* [WHAT YOU HAVE TO DO]:
From the line containing "Cheap invitations cards" down to the last line of the entries, print each line exactly and leave the pictures out.

(Short text fragments from websites)

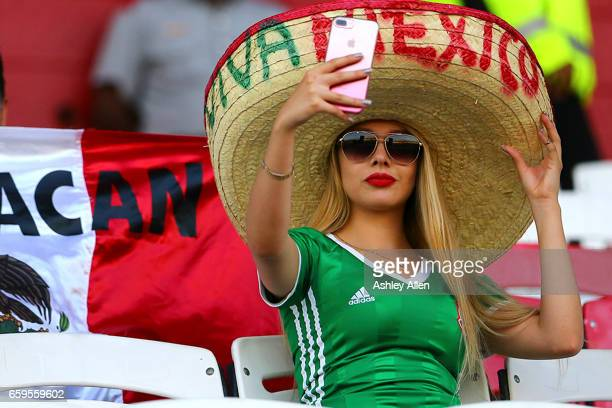 A fan of Mexico poses for a selfie prior the fifth round match between Trinidad Tobago and Mexico as part of the FIFA 2018 World Cup Qualifiers at...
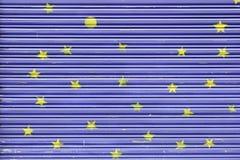 蓝色被绘的金属篱芭 免版税图库摄影
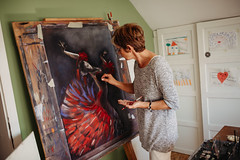 Artist painting at home. Colorful ballerina.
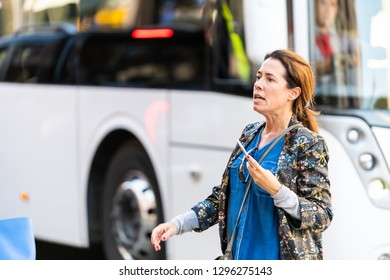 London, UK - September 13, 2018: Street in Belgravia area with candid woman walking on pavement with traffic white bus in blurry defocused background on busy day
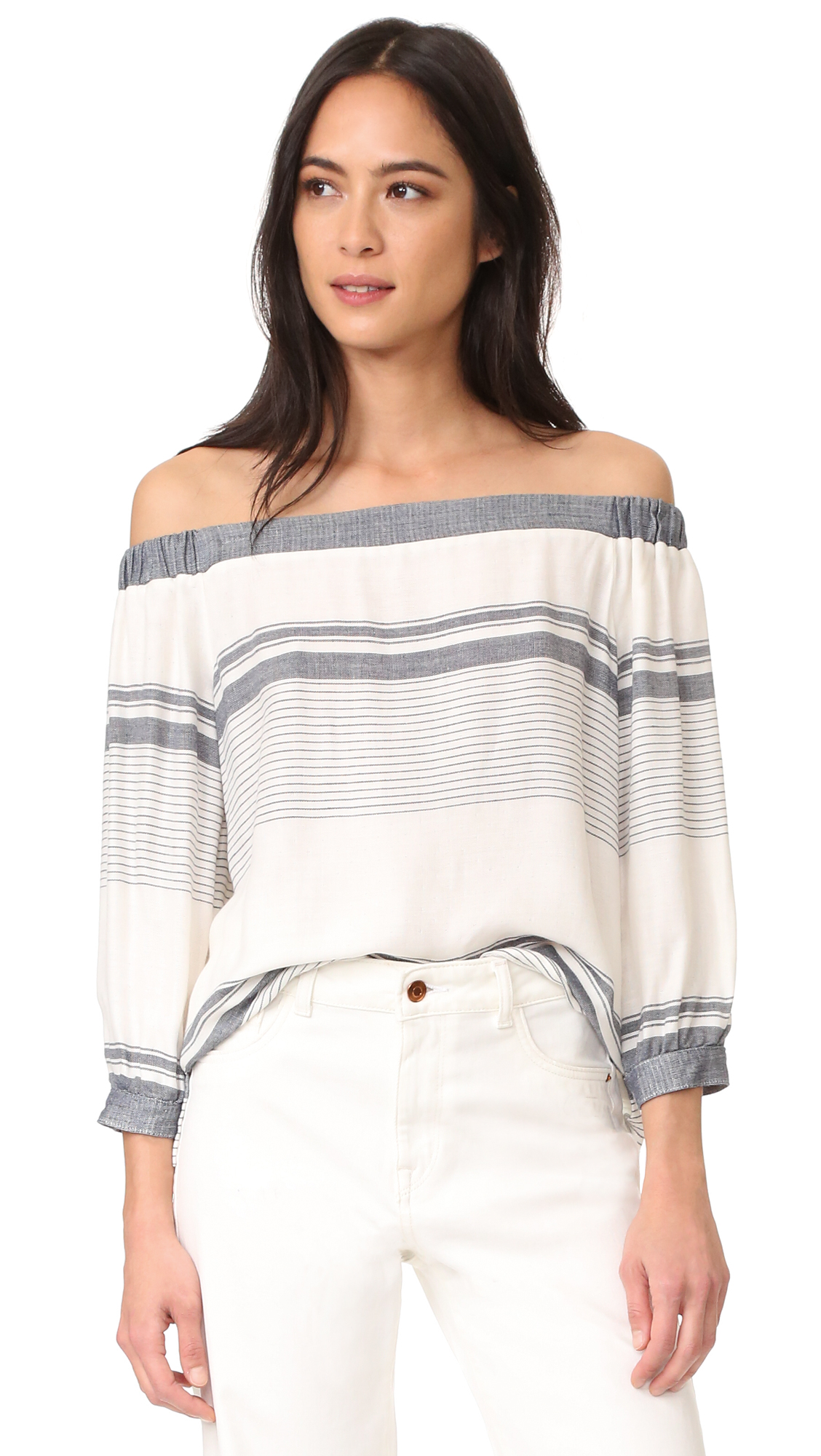 An off shoulder Maven West top crafted in a soft, slinky weave. Covered elastic cinches the shoulders. Long sleeves and single button cuffs. Fabric: Slinky weave. 100% rayon. Dry clean. Made in the USA. Measurements Length: 18.5in / 47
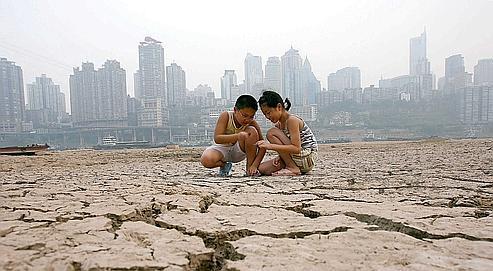 Des enfants jouent sur une portion asséchée de ma rivière Jialing, en 2006 à Chongqinq. La Chine doit faire face à la raréfaction et à la pollution de l'eau.
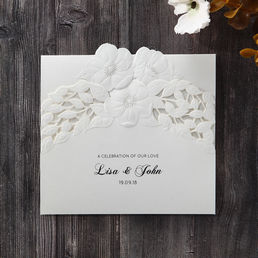 Cheap invitations cards for weddings budget range dreamy white invite with embossed die cut floral center highlighting the couples names solutioingenieria Choice Image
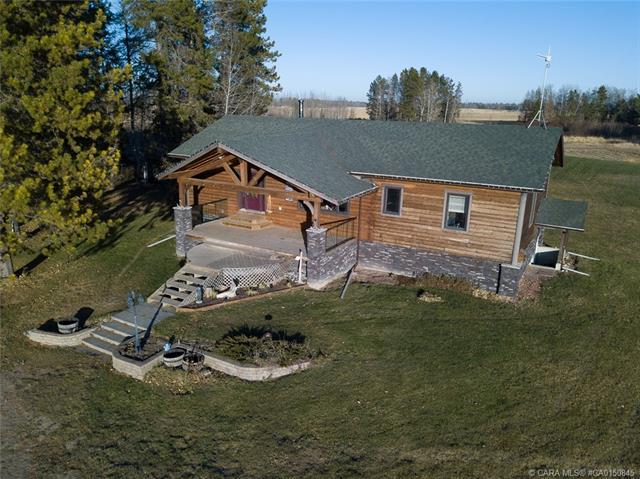 392039 A B Range Road 65, 5 bed, 2 bath, at $695,000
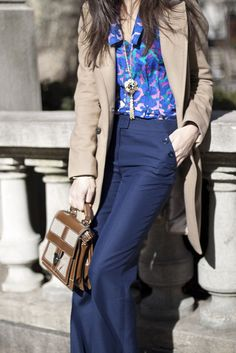 navy blue pants, pattern pink and blue top, camel coat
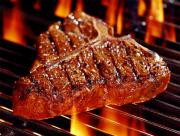 cooking steaks on a grill
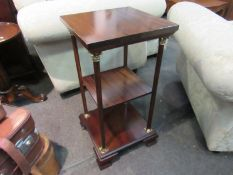 A Georgian style mahogany three tier lamp table the brass corinthian top mahogany supports over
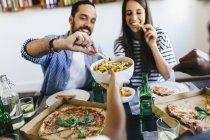 Amigos comiendo papas fritas y pizza - foto de stock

* [ANSWER SPACE]:
 Cheap invitations cards for weddings budget range dreamy white invite with embossed die cut floral center highlighting the couples names solutioingenieria Choice Image
 392039 A B Range Road 65, 5 bed, 2 bath, at $695,000
 navy blue pants, pattern pink and blue top, camel coat
 cooking steaks on a grill
 A Georgian style mahogany three tier lamp table the brass corinthian top mahogany supports over
 Amigos comiendo papas fritas y pizza - foto de stock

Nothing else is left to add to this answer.